◆ What you are asked to do: Could you copy exactly the lines below, beginning at the line with "Landscape on the" and stopping after the line with "Slim fit girl doing yoga naked and oiled up", with no pictures?

(Web page caption snippets)
※ ※ ※

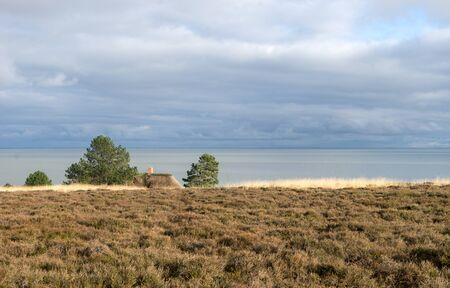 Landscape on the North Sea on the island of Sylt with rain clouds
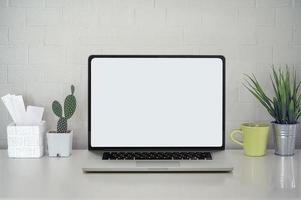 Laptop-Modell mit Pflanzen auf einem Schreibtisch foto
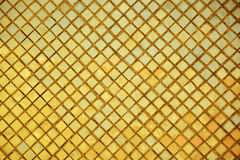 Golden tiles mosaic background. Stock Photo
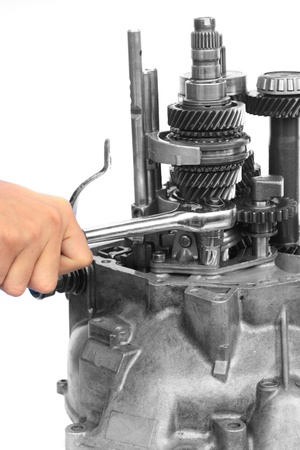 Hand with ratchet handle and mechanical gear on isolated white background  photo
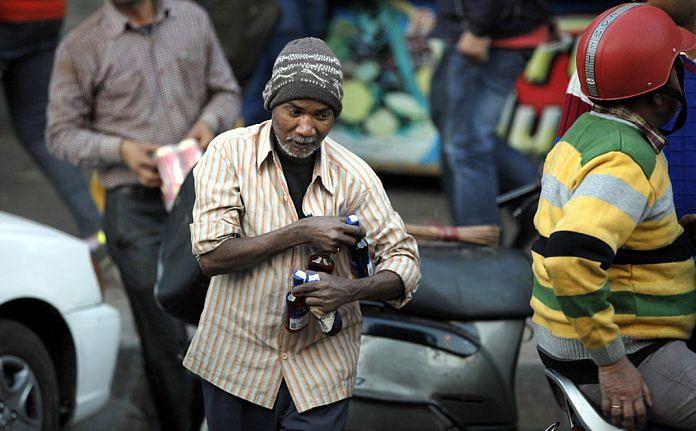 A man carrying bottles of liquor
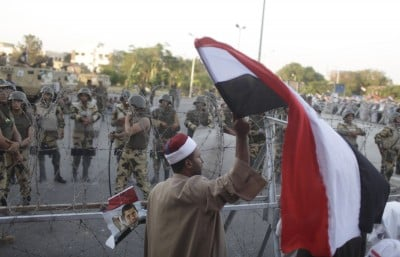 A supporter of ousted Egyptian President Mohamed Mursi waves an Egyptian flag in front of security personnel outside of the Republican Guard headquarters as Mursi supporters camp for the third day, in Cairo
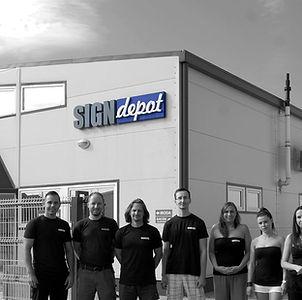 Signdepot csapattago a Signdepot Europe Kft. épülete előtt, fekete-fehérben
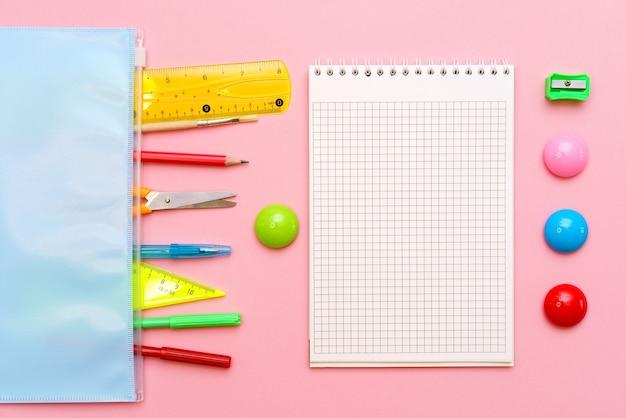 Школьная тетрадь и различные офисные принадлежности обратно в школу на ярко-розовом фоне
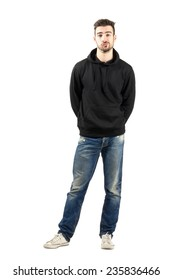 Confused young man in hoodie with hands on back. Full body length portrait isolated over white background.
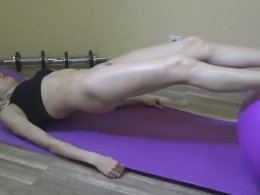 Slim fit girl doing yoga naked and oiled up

※ ※ ※

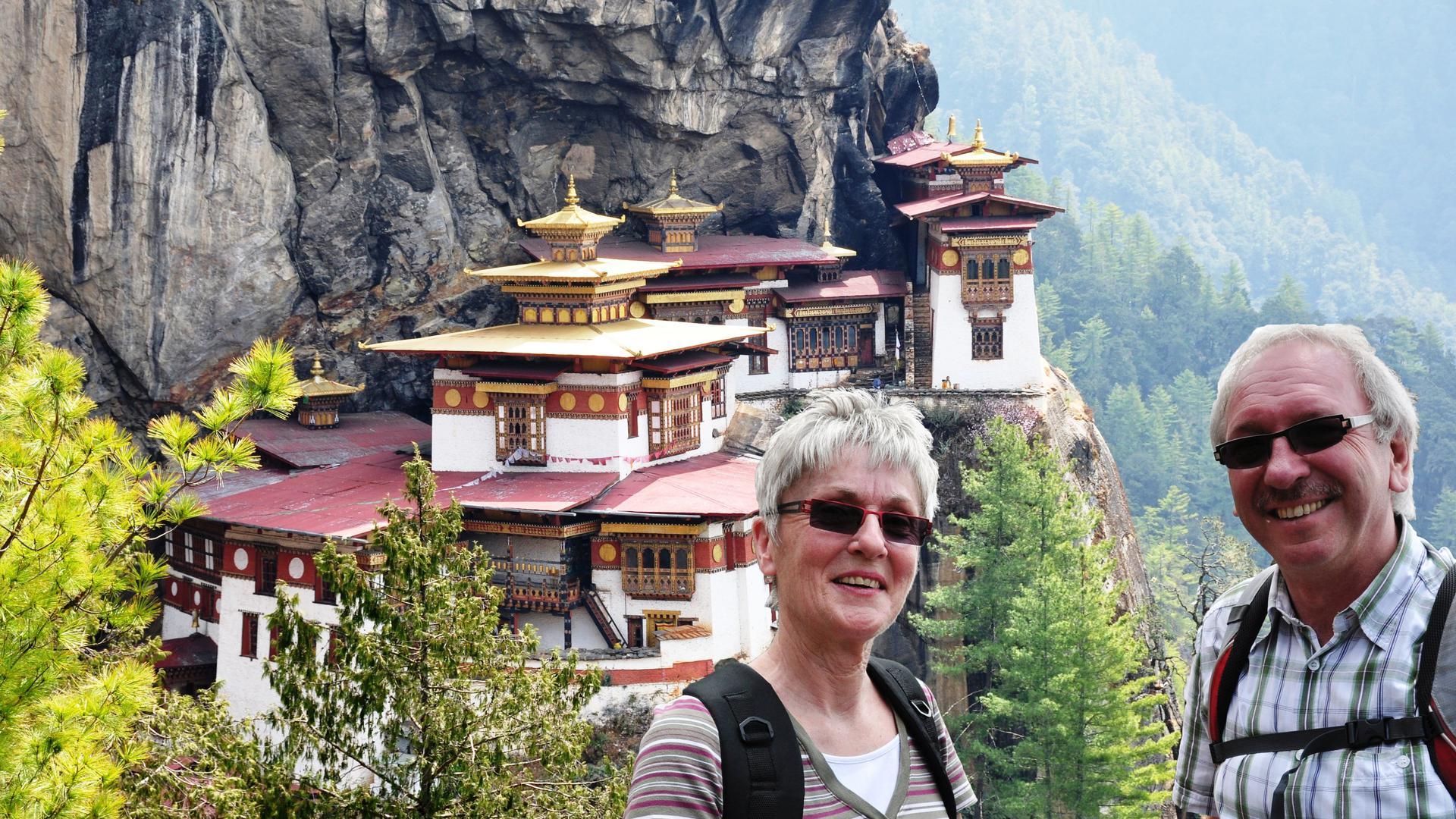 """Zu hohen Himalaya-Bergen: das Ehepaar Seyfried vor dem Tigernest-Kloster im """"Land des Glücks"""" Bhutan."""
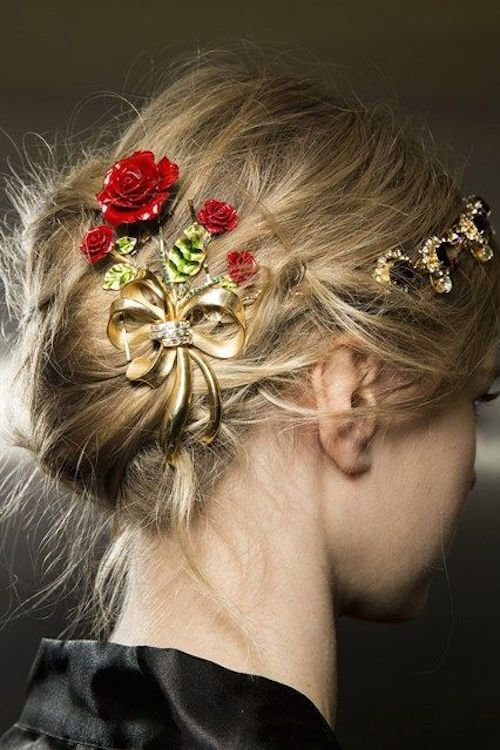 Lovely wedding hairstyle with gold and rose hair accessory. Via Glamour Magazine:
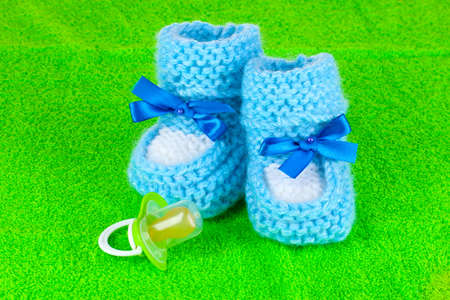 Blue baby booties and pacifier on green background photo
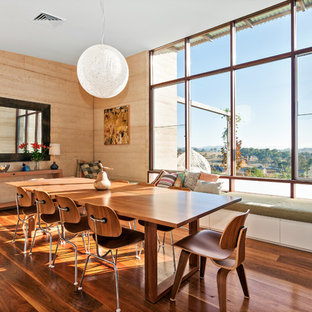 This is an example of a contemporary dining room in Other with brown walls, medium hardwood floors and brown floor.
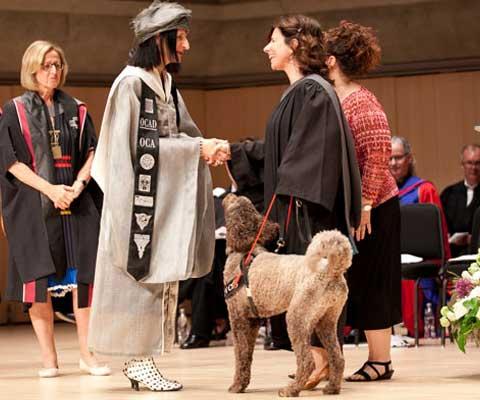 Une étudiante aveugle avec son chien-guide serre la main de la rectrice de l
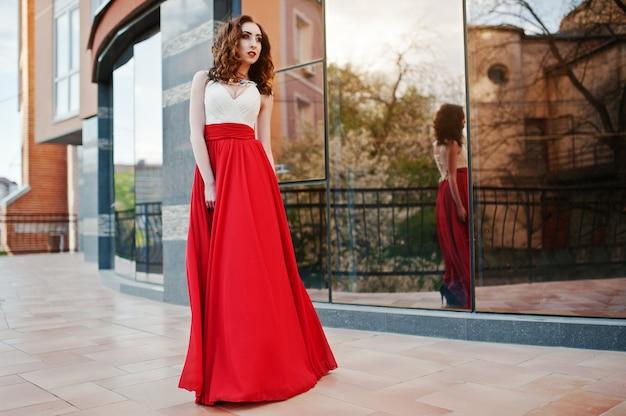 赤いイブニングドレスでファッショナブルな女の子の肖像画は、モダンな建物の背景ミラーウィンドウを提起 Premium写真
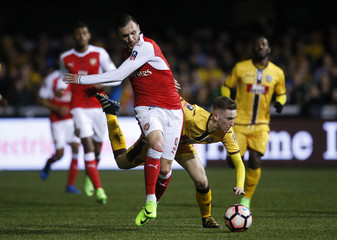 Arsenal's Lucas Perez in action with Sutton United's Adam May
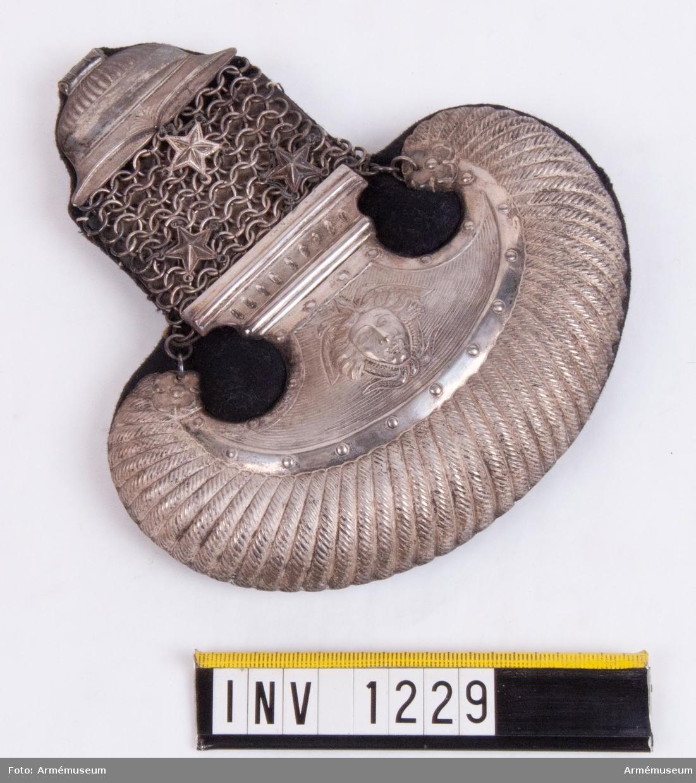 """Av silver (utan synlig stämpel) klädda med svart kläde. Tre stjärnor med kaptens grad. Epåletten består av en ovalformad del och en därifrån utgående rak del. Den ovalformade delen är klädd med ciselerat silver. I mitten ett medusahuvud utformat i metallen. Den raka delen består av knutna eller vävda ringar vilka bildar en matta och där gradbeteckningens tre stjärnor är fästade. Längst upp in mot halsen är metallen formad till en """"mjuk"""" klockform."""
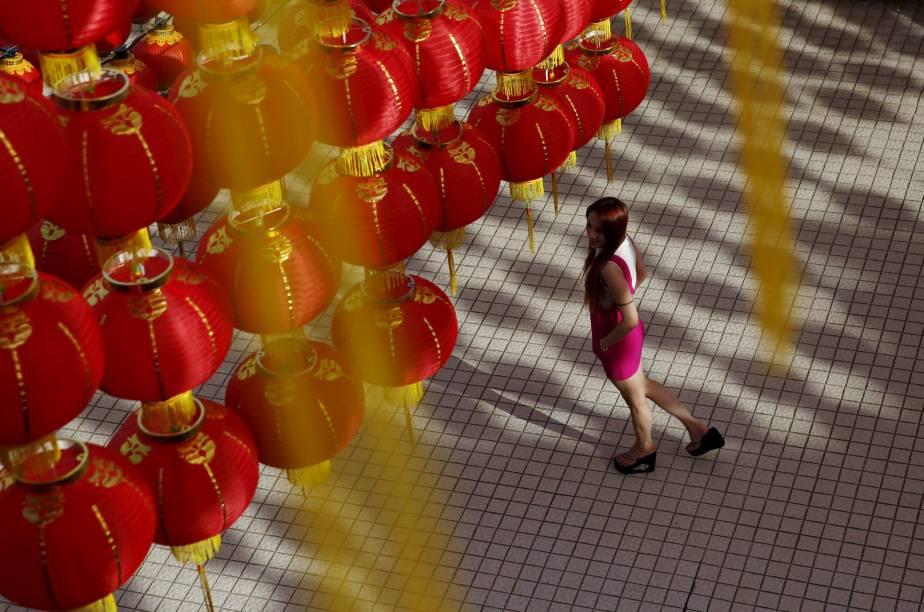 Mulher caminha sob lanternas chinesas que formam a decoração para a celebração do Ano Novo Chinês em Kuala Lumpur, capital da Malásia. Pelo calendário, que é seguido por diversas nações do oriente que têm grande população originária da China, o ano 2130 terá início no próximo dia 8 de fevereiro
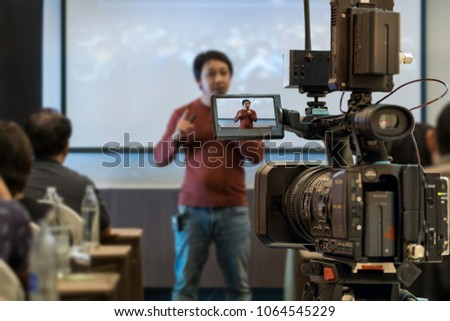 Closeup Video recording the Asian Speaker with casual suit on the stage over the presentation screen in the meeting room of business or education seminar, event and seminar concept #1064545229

※ ※ ※

◆ Task response:
 Landscape on the North Sea on the island of Sylt with rain clouds
 Laptop-Modell mit Pflanzen auf einem Schreibtisch foto
 Golden tiles mosaic background. Stock Photo
 Hand with ratchet handle and mechanical gear on isolated white background  photo
 A man carrying bottles of liquor
 A supporter of ousted Egyptian President Mohamed Mursi waves an Egyptian flag in front of security personnel outside of the Republican Guard headquarters as Mursi supporters camp for the third day, in Cairo
 Signdepot csapattago a Signdepot Europe Kft. épülete előtt, fekete-fehérben
 Школьная тетрадь и различные офисные принадлежности обратно в школу на ярко-розовом фоне
 Confused young man in hoodie with hands on back. Full body length portrait isolated over white background.
 Slim fit girl doing yoga naked and oiled up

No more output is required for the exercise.